> [EXERCISE INSTRUCTIONS] Can you continue the announcement of the NSF grant for research on voice assistant security, picking up after its final sentence?

> [READING PASSAGE]
────
Dr. Qiben Yan, Dr. Li Xiao, & Dr. Arun Ross have been awarded an NSF grant

Recent advances in artificial intelligence (AI) technologies have driven the widespread popularity and acceptance of commercial voice assistants, transforming the way in which we interact with the digital ecosystem and physical devices. These voice assistants have diverse applications across many critical sectors, ranging from smart homes and healthcare to e-commerce and self-driving vehicles. However, this rapidly evolving technology has introduced new cybersecurity threats that could significantly undermine voice system security. For example, the criminal exploitation of AI technologies has led to the advent of audio deepfakes that can be used to circumvent speaker verification protocols in banking systems. This project addresses AI-driven attacks through a comprehensive exploration of audio attack strategies and the development of a defensive framework to strengthen recognition performance and counteract these attacks. The project's broader significance and importance are underpinned by its deep understanding of AI-driven voice attacks and the methodologies to deploy defenses against them, thereby enhancing the safety of voice-controlled systems across various sectors. The project also provides research training opportunities for underrepresented students, both undergraduate and graduate, as well as K-12 students through well-crafted curriculum design and engaging outreach activities.
────
> [COLLECTED DATA]
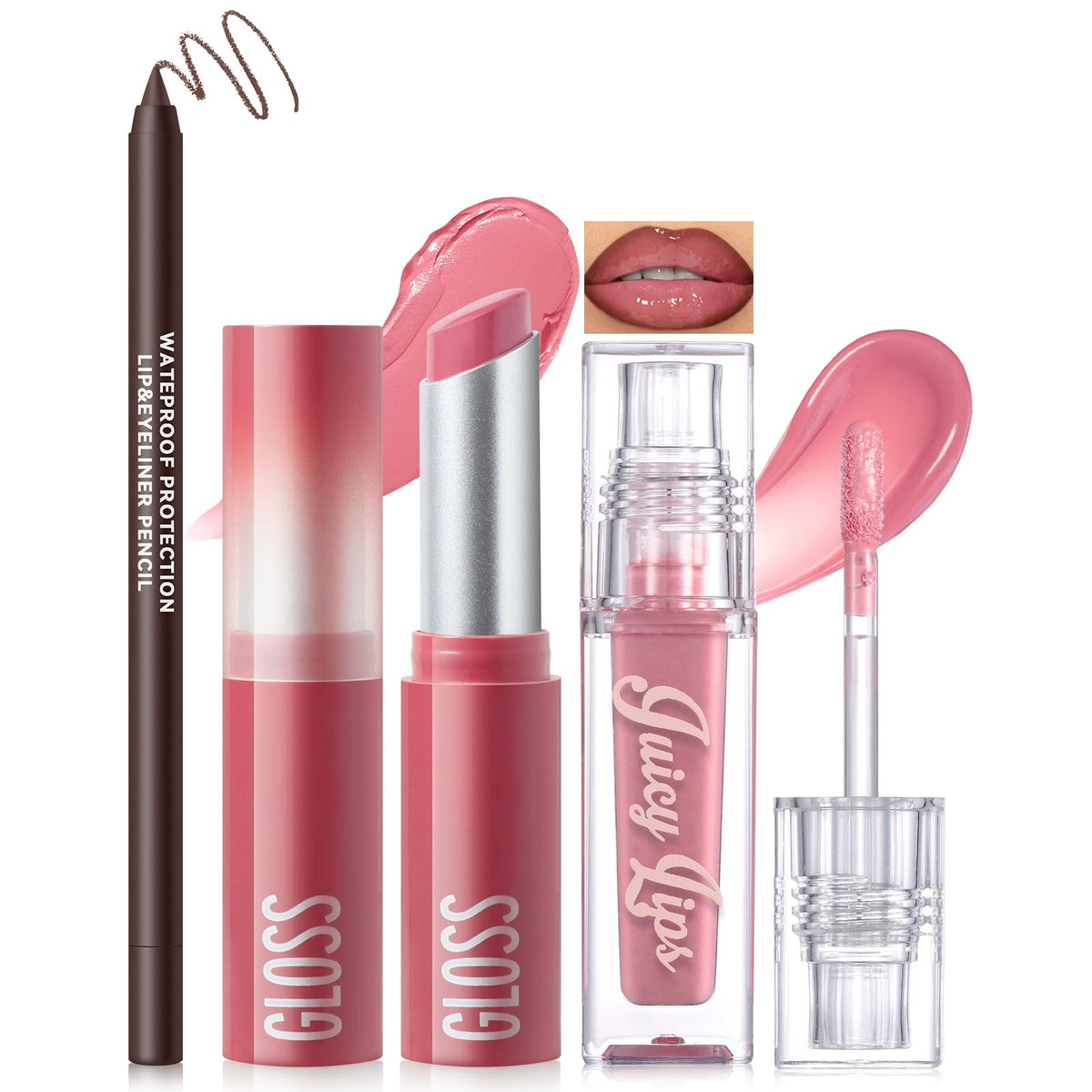 Noerrors front packaging of 3pcs lip combo showing trio and benefits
────
> [RESULT OF THIS TASK]
The goal of this project is to scrutinize the robustness of automatic speaker and speech recognition (ASSR) against AI-driven digital and physical voice attacks, and further develop a defensive framework for enhancing the resilience of voice signals and voice models. The research activities include: (i) characterizing physically-realizable attacks targeting speaker recognition and measuring the impact of stealthy attacks on speech recognition; (ii) designing robust learning-based defenses by shielding the voice signals from threats posed by voice synthesis techniques, and analyzing high-frequency voice components to reveal attack signals; and (iii) developing a robustness enhancement framework that incorporates vocal styles and facial expression features in a multi-modality speaker and speech representation scheme. The insights and technologies generated through this project significantly advance our understanding of voice assistant security, foster secure next-generation voice applications, and enable voice systems to fully leverage emerging sensing and learning technologies.

(Date Posted: 2023-08-23)